RECORDS SHOWN:
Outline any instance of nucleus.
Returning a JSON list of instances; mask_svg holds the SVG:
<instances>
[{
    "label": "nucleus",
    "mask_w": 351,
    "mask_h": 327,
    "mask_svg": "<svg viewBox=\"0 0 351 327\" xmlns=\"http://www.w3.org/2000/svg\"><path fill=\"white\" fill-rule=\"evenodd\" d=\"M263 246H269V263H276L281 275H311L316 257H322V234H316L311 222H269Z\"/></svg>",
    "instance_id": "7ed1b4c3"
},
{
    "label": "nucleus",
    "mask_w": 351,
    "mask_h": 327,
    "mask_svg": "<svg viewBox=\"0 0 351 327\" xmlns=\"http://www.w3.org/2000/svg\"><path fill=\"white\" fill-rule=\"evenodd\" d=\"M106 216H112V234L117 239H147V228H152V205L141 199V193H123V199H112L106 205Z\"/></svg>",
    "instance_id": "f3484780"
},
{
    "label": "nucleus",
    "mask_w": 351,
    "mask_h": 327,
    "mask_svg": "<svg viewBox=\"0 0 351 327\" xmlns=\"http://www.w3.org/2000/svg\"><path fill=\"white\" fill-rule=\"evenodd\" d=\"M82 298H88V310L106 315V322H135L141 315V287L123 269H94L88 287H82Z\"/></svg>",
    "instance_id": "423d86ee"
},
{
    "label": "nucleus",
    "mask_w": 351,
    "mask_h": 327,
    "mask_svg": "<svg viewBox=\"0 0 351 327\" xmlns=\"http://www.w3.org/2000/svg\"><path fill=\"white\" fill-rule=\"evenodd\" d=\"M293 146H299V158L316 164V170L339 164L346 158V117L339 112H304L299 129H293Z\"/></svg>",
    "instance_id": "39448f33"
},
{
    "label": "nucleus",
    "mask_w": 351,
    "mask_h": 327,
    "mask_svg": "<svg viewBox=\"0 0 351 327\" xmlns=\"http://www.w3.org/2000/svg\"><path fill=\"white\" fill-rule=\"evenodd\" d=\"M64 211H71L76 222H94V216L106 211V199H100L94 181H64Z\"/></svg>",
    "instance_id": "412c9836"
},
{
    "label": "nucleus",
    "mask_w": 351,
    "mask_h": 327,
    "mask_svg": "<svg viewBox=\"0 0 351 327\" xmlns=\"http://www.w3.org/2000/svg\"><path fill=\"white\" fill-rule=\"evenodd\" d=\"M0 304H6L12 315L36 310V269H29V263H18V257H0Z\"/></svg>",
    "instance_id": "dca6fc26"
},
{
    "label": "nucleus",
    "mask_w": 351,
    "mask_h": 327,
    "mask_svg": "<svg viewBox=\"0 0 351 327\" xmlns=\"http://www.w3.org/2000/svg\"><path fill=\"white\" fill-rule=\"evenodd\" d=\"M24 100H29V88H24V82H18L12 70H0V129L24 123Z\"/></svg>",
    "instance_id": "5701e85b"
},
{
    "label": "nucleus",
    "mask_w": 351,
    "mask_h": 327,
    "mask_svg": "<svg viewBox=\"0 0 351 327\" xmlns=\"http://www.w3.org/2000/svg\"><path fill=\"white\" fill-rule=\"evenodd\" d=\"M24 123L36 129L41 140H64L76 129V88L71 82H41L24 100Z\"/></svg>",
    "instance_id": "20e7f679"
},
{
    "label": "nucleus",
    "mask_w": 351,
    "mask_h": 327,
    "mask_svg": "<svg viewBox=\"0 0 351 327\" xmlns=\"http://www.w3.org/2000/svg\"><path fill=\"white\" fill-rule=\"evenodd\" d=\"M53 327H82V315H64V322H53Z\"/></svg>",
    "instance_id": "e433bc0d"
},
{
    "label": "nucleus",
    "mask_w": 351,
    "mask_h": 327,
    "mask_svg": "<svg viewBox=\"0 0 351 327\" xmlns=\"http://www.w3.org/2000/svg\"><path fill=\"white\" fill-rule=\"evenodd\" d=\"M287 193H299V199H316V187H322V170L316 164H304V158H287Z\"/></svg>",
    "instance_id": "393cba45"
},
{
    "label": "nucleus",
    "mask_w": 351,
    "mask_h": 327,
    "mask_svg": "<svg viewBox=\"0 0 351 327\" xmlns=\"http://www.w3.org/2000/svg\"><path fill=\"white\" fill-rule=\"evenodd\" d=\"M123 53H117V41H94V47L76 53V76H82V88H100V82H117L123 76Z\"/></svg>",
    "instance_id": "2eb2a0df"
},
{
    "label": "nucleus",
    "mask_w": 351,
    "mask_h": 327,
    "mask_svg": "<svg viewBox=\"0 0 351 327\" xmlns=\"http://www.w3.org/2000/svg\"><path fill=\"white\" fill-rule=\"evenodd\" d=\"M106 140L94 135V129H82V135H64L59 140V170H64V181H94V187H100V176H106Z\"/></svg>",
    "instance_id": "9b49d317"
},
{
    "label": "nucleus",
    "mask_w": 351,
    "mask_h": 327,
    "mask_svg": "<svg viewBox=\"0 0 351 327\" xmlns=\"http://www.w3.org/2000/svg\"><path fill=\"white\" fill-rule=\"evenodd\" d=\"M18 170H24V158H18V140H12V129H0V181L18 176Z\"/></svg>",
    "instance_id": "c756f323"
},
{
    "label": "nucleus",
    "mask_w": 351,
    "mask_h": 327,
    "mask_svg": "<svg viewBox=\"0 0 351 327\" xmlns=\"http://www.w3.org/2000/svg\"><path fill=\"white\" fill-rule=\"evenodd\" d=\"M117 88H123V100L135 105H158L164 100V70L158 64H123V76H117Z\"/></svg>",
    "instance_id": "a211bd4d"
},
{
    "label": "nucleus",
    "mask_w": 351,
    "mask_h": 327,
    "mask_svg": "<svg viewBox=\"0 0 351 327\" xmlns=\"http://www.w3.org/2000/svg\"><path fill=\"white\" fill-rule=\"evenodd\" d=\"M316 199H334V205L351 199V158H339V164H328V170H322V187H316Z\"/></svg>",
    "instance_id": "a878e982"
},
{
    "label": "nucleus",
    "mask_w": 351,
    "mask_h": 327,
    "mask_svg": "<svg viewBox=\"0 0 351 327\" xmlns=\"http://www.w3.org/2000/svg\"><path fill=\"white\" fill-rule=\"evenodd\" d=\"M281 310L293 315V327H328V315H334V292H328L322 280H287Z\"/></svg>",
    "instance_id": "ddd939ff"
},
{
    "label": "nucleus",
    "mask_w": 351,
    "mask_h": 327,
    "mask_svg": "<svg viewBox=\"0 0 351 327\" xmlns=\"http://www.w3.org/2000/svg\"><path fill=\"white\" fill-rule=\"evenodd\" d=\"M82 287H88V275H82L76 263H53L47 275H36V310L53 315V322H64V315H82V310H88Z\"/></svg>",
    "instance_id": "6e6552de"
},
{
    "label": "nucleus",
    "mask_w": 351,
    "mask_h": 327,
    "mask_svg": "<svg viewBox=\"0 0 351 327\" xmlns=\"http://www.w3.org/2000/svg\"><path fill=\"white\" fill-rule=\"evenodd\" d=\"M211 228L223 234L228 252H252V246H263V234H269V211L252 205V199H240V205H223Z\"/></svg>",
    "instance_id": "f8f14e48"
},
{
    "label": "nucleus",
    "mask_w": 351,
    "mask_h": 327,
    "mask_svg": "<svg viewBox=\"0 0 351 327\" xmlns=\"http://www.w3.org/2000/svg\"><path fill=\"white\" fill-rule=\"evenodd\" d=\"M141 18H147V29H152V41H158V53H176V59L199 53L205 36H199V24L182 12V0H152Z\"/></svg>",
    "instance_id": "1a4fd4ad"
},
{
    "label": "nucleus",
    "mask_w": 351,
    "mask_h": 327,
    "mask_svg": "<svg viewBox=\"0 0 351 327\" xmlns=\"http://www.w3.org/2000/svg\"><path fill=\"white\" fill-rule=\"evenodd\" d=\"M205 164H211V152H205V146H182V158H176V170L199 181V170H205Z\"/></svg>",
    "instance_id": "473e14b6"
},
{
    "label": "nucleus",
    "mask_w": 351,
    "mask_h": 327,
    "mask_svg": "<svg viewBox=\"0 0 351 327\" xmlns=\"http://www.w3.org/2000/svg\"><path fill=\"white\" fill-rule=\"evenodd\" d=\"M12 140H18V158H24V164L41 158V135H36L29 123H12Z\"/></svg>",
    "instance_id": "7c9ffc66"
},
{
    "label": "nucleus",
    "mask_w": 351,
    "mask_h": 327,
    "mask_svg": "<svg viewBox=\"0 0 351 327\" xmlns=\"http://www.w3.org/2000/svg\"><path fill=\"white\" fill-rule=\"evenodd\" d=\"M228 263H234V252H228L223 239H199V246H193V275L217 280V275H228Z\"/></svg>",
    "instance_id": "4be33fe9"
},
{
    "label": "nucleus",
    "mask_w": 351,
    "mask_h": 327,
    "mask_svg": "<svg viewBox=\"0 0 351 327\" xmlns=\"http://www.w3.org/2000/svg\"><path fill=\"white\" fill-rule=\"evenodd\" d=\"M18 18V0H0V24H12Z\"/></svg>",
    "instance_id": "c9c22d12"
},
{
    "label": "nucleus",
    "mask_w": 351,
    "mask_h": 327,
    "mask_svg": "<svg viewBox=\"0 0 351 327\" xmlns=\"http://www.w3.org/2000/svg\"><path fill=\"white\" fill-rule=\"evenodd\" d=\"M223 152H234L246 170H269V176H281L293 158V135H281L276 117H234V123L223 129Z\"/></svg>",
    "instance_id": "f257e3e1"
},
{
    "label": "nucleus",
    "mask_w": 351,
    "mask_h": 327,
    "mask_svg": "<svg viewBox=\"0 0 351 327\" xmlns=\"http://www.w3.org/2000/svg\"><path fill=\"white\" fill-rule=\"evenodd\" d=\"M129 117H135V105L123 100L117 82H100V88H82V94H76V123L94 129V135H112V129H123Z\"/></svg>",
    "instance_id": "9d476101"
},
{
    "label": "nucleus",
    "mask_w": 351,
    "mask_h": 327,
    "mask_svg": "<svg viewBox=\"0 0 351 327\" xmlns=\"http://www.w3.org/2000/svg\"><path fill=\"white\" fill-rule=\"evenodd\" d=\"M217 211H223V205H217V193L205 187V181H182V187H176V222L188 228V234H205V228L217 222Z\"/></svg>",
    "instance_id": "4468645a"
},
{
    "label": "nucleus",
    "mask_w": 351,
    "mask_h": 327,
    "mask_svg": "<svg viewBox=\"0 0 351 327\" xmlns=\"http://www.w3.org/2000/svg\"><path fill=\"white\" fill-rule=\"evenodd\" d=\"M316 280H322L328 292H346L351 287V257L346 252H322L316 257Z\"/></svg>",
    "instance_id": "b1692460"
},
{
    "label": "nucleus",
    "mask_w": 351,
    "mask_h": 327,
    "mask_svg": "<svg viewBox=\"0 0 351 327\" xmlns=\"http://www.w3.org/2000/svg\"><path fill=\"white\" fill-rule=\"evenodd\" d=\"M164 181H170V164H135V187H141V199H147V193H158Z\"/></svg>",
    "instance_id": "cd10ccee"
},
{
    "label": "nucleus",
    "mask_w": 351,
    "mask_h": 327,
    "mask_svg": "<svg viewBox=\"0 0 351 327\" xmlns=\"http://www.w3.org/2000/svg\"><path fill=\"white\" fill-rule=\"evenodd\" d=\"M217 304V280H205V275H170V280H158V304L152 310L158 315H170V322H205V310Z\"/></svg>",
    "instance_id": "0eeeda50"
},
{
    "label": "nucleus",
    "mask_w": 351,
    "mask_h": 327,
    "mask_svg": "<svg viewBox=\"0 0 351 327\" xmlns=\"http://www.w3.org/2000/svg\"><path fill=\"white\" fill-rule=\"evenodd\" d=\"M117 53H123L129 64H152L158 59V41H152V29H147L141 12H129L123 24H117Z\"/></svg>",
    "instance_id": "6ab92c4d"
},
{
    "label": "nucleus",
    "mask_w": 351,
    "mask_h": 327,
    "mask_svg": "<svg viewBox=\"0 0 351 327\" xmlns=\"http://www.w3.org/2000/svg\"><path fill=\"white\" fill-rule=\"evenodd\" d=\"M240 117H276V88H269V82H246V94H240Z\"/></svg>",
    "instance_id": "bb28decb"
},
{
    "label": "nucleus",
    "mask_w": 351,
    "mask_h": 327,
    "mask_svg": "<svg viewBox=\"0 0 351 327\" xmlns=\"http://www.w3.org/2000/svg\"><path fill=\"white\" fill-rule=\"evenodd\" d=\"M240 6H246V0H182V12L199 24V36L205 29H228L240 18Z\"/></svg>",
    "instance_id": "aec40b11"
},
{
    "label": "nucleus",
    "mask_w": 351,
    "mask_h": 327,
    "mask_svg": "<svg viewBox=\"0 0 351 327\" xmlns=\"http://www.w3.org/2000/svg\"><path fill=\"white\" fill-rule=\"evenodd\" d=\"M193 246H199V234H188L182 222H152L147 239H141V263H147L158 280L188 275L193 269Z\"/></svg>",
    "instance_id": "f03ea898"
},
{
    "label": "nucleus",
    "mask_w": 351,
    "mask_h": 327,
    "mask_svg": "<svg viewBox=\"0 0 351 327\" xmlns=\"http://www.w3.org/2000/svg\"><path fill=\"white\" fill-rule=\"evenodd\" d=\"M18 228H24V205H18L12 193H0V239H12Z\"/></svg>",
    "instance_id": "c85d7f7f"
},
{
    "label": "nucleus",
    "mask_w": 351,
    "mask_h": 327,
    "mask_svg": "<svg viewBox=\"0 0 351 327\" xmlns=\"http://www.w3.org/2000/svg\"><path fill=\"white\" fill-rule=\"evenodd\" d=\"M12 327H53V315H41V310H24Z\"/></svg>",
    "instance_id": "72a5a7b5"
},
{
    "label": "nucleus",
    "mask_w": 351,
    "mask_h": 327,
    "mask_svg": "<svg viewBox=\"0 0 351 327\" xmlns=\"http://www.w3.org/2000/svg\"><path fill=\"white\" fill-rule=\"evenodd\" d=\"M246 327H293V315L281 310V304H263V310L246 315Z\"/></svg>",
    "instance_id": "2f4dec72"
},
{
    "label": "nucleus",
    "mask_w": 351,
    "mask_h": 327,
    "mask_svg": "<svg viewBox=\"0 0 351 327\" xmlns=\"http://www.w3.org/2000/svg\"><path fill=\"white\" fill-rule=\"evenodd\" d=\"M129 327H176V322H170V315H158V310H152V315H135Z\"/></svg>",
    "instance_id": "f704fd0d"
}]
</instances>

WRITTEN TASK: Edit the stretch of entries from the start through the line containing "246H269V263H276L281 275H311L316 257H322V234H316L311" by changing "mask_svg" to "outline_svg" wherever it occurs, and give back only those lines with nothing else altered.

WRITTEN RESPONSE:
Outline any instance of nucleus.
Returning a JSON list of instances; outline_svg holds the SVG:
<instances>
[{
    "label": "nucleus",
    "mask_w": 351,
    "mask_h": 327,
    "outline_svg": "<svg viewBox=\"0 0 351 327\" xmlns=\"http://www.w3.org/2000/svg\"><path fill=\"white\" fill-rule=\"evenodd\" d=\"M263 246H269V263H276L281 275H311L316 257H322V234H316L311 222H269Z\"/></svg>",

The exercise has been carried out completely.